Today is Martin Luther King Day. Theoretically there’s nothing controversial about that. There was once. Admiration for Dr. King and his work was far from universal when he was actually doing that work and even the years immediately afterward. Here in 2012, just about everyone recognizes Martin Luther King for the powerful force for peace and justice that he was and realizes now that to honor him is to honor an American patriot.
Just about everyone. Let’s just double-check though.
Martin Luther King used nonviolent protest masterfully. He was the finest peaceful warrior this side of Mahatma Gandhi. Everyone understands the value of nonviolent protest and respects its use.

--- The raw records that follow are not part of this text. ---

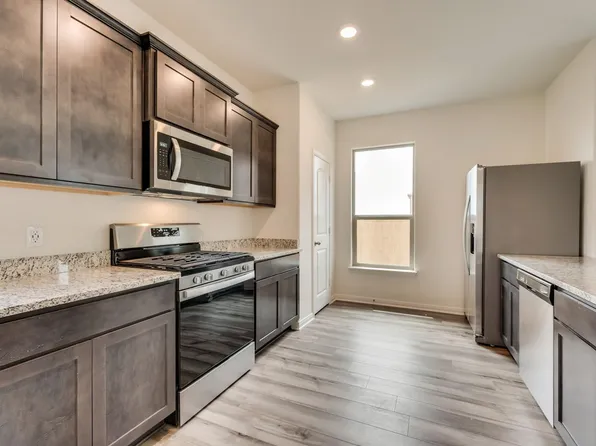 833 Serena Dr, Ferris, TX 75125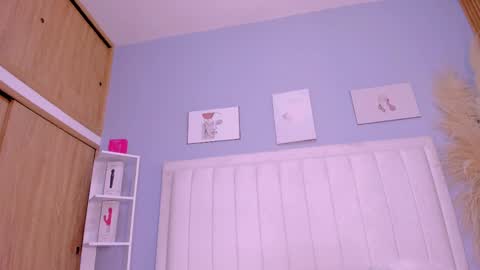 Pau online show from October 6, 2025, 7:00 pm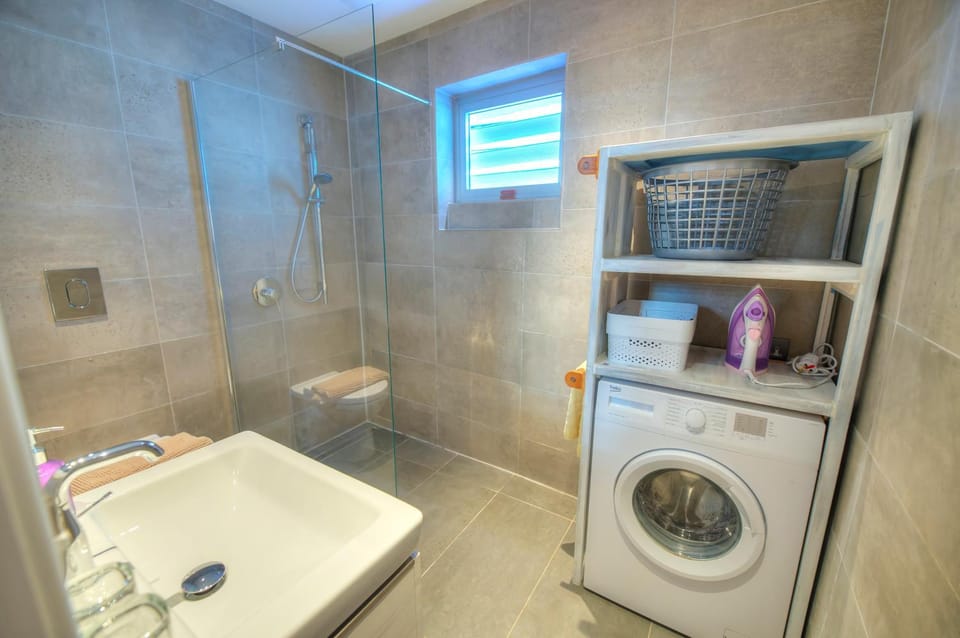 Eco-friendly & spacious 1bedroom townhouse PCUT1-1 House in Sliema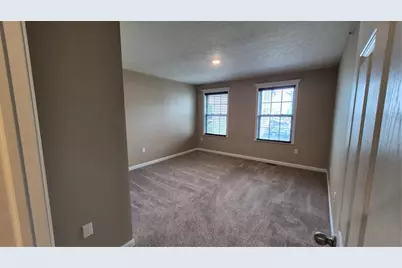 605 Alessia Ct, Moon/Crescent Twp, PA 15108 - Photo 23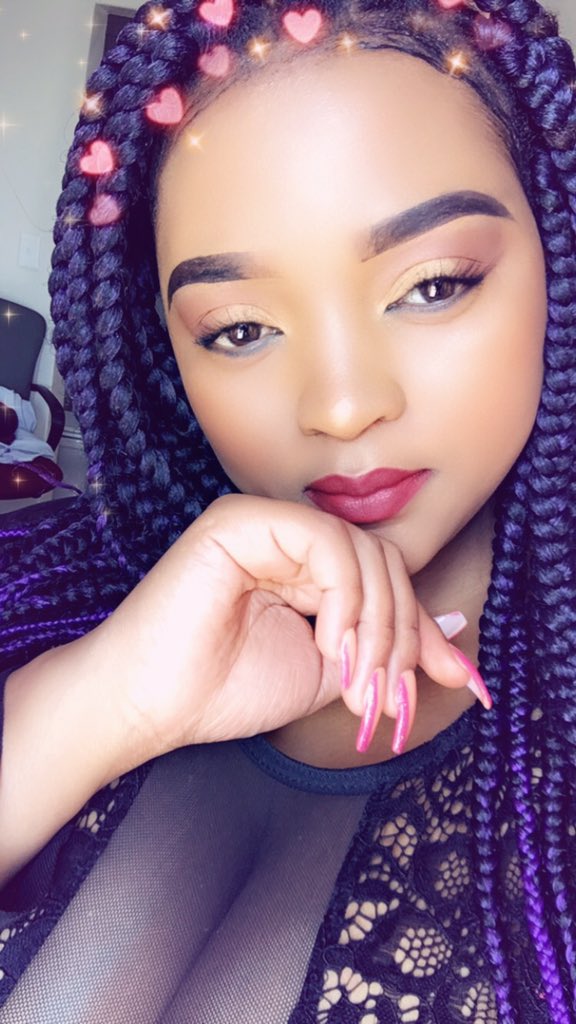 ZaneleMamba5's tweet image. PurpleBraids🥰🥰🥰😑#Boxerbraids.... Edges👌🏽👌🏽😩👀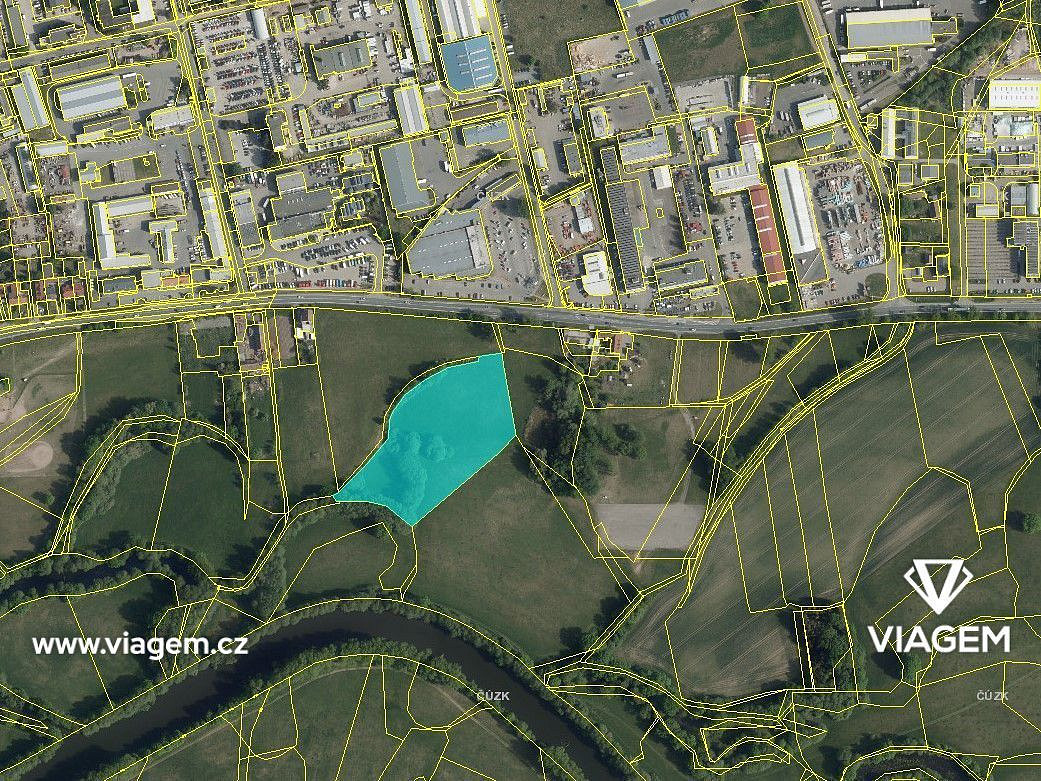 Prodej pole 5 356 m²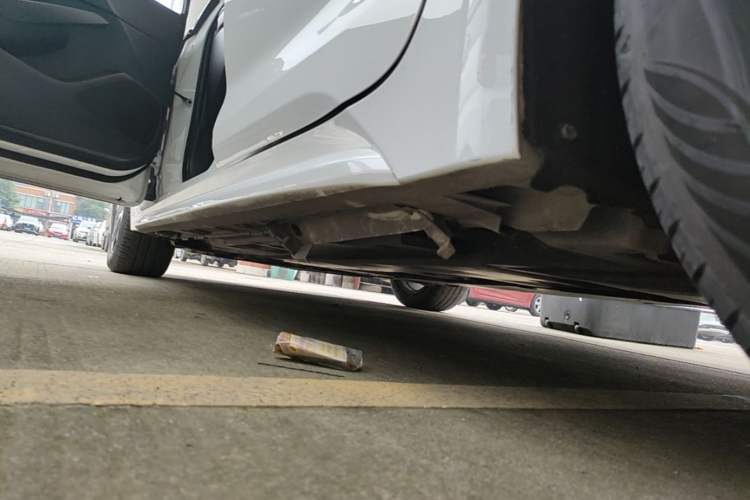 Used Toyota Levin 2023 Smart Electric Hybrid Dual-Engine 1.8L Luxury Edition Left Side Sill
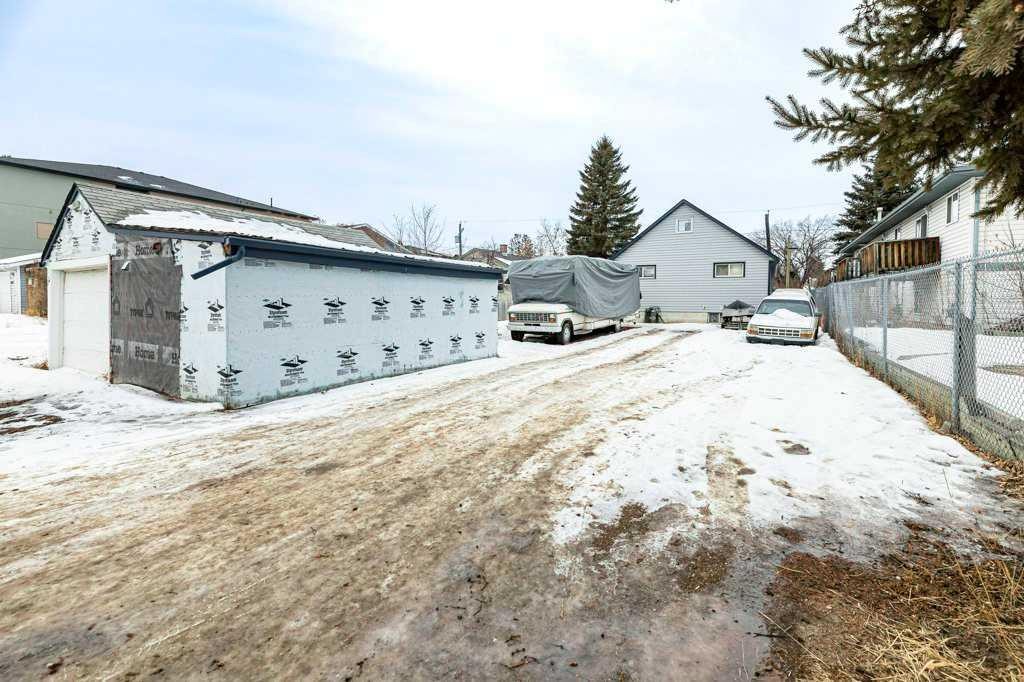 3629 51 Avenue, Red Deer, AB - Outdoor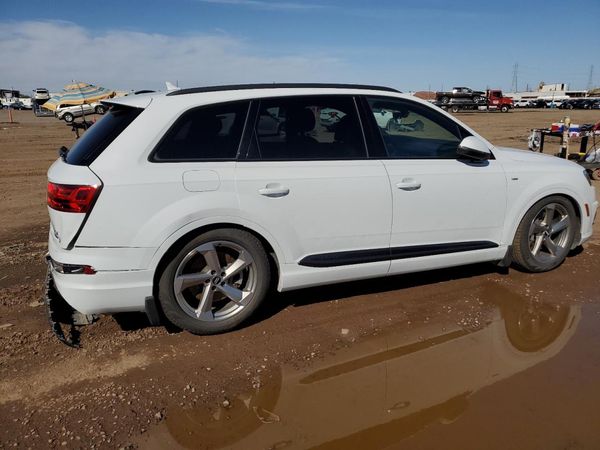 2018 AUDI Q7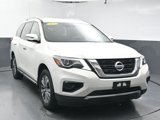 Used 2017 Nissan Pathfinder S image 2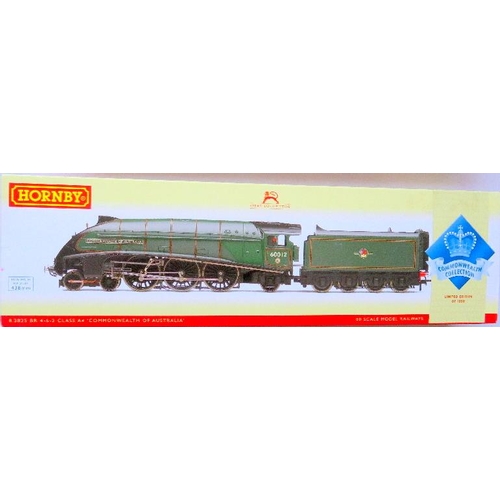15 - HORNBY (China) 00 gauge R2825 (Part of the Commonwealth Collection) A4 Class 4-6-2 “Commonwealth of ... 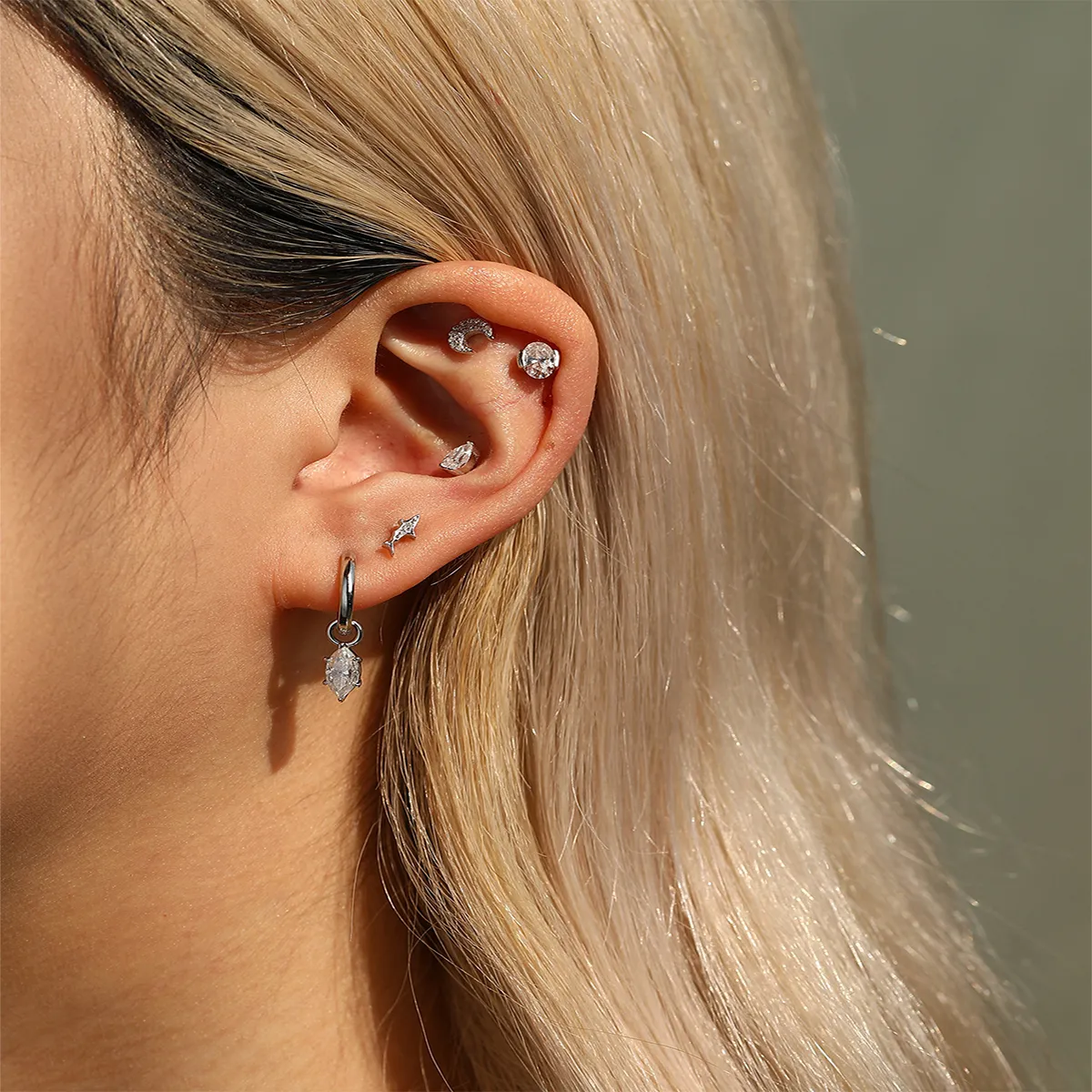 Wholesale 925 Sterling Silver Moissanite Crescent Moon Cartilage Stud 110100091 - image1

“All the Occupy movement starts with the premise that we all owe them everything. They take over a public park they didn’t pay for, to go nearby to use bathrooms they didn’t pay for, to beg for food from places they don’t want to pay for, to obstruct those who are going to work to pay the taxes to sustain the bathrooms and to sustain the park, so they can self-righteously explain they are the paragons of virtue to which we owe everything. That is a pretty good symptom of how much the left has collapsed as a moral system in this country, and why you need to reassert something by saying to them, ‘Go get a job right after you take a bath.” -Newt Gingrich
Martin Luther King was a passionate ally of organized labor. It was his efforts to help the sanitation workers of Memphis in their labor dispute with the city that occasioned him to be in Memphis the day he was murdered, April 4, 1968. Everyone respects that which Dr. King fought for, including labor unions.
“The National Labor Relations Board, now stacked with union stooges selected by the president, says to a free enterprise like Boeing, ‘You can’t build a factory in South Carolina because South Carolina is a Right to Work state.” – Mitt Romney
Martin Luther King was nonviolent all the way across the board, advocating for the major antiwar causes of his day. He opposed the madness of the arms race between the United States and Soviet Union and came out strongly against the war in Vietnam. He cautioned the United States to avoid thinking that God had chosen “America as his divine, messianic force to be a sort of policeman of the whole world.” He thought it important that the United States not try to correct the woes of every nation at the point of a gun and that military intervention in other countries was often less necessary than the U.S. seemed to think it was, at least at that time. Fortunately today, everyone admires Dr. King today and everything he stood for, such as his stance on the use of U.S. military might.
“A weak America in Iraq will be unable to stop Iran. Stopping Iran is potentially literally a matter of life and death” – Newt Gingrich
“Blockade, bombardment and surgical military strikes.” – Mitt Romney, listing options for dealing with Iran
“We need to use covert activities. And we need to plan a strike against their facilities and say to them that if you do not open up those facilities and close them down, we will close them down for you.” -Rick Santorum on Iran
Happy Martin Luther King day everyone. Well almost everyone. Apparently there are still people who don’t quite embrace the lessons he tried to teach.
Somehow, I just don’t see those people being commemorated with a national holiday any time in the future.